begin Extracted information
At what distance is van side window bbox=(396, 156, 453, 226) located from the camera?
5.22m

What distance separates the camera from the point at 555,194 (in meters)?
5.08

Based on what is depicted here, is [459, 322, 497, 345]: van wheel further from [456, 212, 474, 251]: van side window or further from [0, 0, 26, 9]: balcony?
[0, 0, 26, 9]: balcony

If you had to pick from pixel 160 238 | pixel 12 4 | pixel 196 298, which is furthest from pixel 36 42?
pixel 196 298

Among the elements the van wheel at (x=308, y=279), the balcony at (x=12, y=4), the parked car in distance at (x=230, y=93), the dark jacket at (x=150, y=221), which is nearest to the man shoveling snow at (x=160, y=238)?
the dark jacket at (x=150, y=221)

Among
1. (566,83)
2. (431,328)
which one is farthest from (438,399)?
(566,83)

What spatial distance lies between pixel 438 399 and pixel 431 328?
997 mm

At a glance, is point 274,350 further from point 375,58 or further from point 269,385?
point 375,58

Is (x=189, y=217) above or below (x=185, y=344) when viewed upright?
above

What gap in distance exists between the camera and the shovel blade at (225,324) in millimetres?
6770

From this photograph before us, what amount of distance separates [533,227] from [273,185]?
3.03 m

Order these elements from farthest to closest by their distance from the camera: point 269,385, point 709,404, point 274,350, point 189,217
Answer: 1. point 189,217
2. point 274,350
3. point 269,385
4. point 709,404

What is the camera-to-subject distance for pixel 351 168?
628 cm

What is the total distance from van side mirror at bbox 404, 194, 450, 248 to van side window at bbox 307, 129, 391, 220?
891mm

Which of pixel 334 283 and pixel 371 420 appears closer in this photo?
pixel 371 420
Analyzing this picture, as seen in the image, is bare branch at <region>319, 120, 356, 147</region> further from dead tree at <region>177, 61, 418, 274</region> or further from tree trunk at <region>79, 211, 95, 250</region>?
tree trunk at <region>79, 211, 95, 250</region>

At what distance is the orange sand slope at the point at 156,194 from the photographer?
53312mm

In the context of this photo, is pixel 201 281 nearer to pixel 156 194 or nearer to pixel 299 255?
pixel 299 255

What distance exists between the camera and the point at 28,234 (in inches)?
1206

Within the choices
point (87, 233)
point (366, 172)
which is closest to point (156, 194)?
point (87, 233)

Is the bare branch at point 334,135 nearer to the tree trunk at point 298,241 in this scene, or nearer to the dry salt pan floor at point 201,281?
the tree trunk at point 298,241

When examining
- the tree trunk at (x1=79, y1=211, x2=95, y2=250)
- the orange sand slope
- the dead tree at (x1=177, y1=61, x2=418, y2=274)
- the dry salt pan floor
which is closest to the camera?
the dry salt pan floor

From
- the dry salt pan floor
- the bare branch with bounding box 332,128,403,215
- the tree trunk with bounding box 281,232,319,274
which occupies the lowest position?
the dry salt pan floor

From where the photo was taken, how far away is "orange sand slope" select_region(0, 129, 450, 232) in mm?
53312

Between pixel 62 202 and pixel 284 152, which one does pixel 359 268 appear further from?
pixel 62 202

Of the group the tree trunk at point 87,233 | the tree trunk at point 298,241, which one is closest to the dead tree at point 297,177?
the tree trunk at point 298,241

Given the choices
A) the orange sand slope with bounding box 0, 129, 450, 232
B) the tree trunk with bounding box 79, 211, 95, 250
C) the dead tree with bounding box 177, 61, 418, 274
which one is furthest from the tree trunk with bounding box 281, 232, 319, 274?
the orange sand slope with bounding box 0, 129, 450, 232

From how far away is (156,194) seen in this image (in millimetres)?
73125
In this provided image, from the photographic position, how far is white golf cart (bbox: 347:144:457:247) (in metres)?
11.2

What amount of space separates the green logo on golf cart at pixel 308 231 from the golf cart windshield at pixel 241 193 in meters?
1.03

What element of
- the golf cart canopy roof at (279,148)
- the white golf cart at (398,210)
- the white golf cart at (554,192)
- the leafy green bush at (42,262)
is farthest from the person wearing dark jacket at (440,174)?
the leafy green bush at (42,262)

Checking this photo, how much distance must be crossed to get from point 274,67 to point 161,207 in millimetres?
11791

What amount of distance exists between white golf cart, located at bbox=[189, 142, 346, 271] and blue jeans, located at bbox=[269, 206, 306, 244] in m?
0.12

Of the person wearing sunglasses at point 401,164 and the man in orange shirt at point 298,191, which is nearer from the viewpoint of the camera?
end Extracted information
- The request: Return the listing above in full, character for character.

- The response:
At what distance is van side window bbox=(396, 156, 453, 226) located from the camera?
5.22m

What distance separates the camera from the point at 555,194 (in meters)?
5.08

Based on what is depicted here, is [459, 322, 497, 345]: van wheel further from [456, 212, 474, 251]: van side window or further from [0, 0, 26, 9]: balcony?
[0, 0, 26, 9]: balcony

If you had to pick from pixel 160 238 | pixel 12 4 | pixel 196 298, which is furthest from pixel 36 42?
pixel 196 298

Among the elements the van wheel at (x=308, y=279), the balcony at (x=12, y=4), the parked car in distance at (x=230, y=93), the dark jacket at (x=150, y=221), which is nearest to the man shoveling snow at (x=160, y=238)?
the dark jacket at (x=150, y=221)

Among
1. (566,83)
2. (431,328)
which one is farthest from (438,399)?
(566,83)

What spatial distance lies between pixel 438 399 and pixel 431 328?
997 mm

At a glance, is point 274,350 further from point 375,58 or further from point 269,385?
point 375,58

Is (x=189, y=217) above or below (x=185, y=344) when viewed upright?
above

What gap in distance exists between the camera and the shovel blade at (225,324) in millimetres?
6770

From this photograph before us, what amount of distance separates [533,227] from [273,185]?
3.03 m

Order these elements from farthest to closest by their distance from the camera: point 269,385, point 709,404, point 274,350, point 189,217
Answer: 1. point 189,217
2. point 274,350
3. point 269,385
4. point 709,404

What is the camera-to-subject distance for pixel 351 168?
628 cm

What is the total distance from van side mirror at bbox 404, 194, 450, 248 to van side window at bbox 307, 129, 391, 220?
891mm

Which of pixel 334 283 and pixel 371 420 appears closer in this photo?
pixel 371 420
Analyzing this picture, as seen in the image, is bare branch at <region>319, 120, 356, 147</region> further from dead tree at <region>177, 61, 418, 274</region> or further from tree trunk at <region>79, 211, 95, 250</region>?
tree trunk at <region>79, 211, 95, 250</region>

At what distance is the orange sand slope at the point at 156,194 from the photographer?
53312mm

In the context of this photo, is pixel 201 281 nearer to pixel 156 194 or nearer to pixel 299 255?
pixel 299 255

What distance exists between the camera and the point at 28,234 (in inches)?
1206

Within the choices
point (87, 233)
point (366, 172)
which is closest to point (156, 194)?
point (87, 233)

Is the bare branch at point 334,135 nearer to the tree trunk at point 298,241 in this scene, or nearer to the dry salt pan floor at point 201,281?
the tree trunk at point 298,241

When examining
- the tree trunk at (x1=79, y1=211, x2=95, y2=250)
- the orange sand slope
- the dead tree at (x1=177, y1=61, x2=418, y2=274)
- the dry salt pan floor
which is closest to the camera?
the dry salt pan floor

From
- the dry salt pan floor
- the bare branch with bounding box 332,128,403,215
- the tree trunk with bounding box 281,232,319,274
which occupies the lowest position?
the dry salt pan floor

From where the photo was taken, how far away is "orange sand slope" select_region(0, 129, 450, 232) in mm?
53312

Between pixel 62 202 and pixel 284 152, which one does pixel 359 268 appear further from?
pixel 62 202

Of the group the tree trunk at point 87,233 | the tree trunk at point 298,241, which one is closest to the dead tree at point 297,177?
the tree trunk at point 298,241

Given the choices
A) the orange sand slope with bounding box 0, 129, 450, 232
B) the tree trunk with bounding box 79, 211, 95, 250
C) the dead tree with bounding box 177, 61, 418, 274
which one is furthest from the tree trunk with bounding box 281, 232, 319, 274?
the orange sand slope with bounding box 0, 129, 450, 232

From how far away is (156,194) seen in this image (in millimetres)?
73125
In this provided image, from the photographic position, how far is white golf cart (bbox: 347:144:457:247) (in metres)?
11.2

What amount of space separates the green logo on golf cart at pixel 308 231 from the golf cart windshield at pixel 241 193 in meters?
1.03

What element of
- the golf cart canopy roof at (279,148)
- the white golf cart at (398,210)
- the white golf cart at (554,192)
- the leafy green bush at (42,262)
is farthest from the person wearing dark jacket at (440,174)?
the leafy green bush at (42,262)

Checking this photo, how much distance must be crossed to get from point 274,67 to point 161,207 in millimetres?
11791

What amount of distance exists between white golf cart, located at bbox=[189, 142, 346, 271] and blue jeans, located at bbox=[269, 206, 306, 244] in m?
0.12

Of the person wearing sunglasses at point 401,164 and the man in orange shirt at point 298,191, which is nearer from the viewpoint of the camera?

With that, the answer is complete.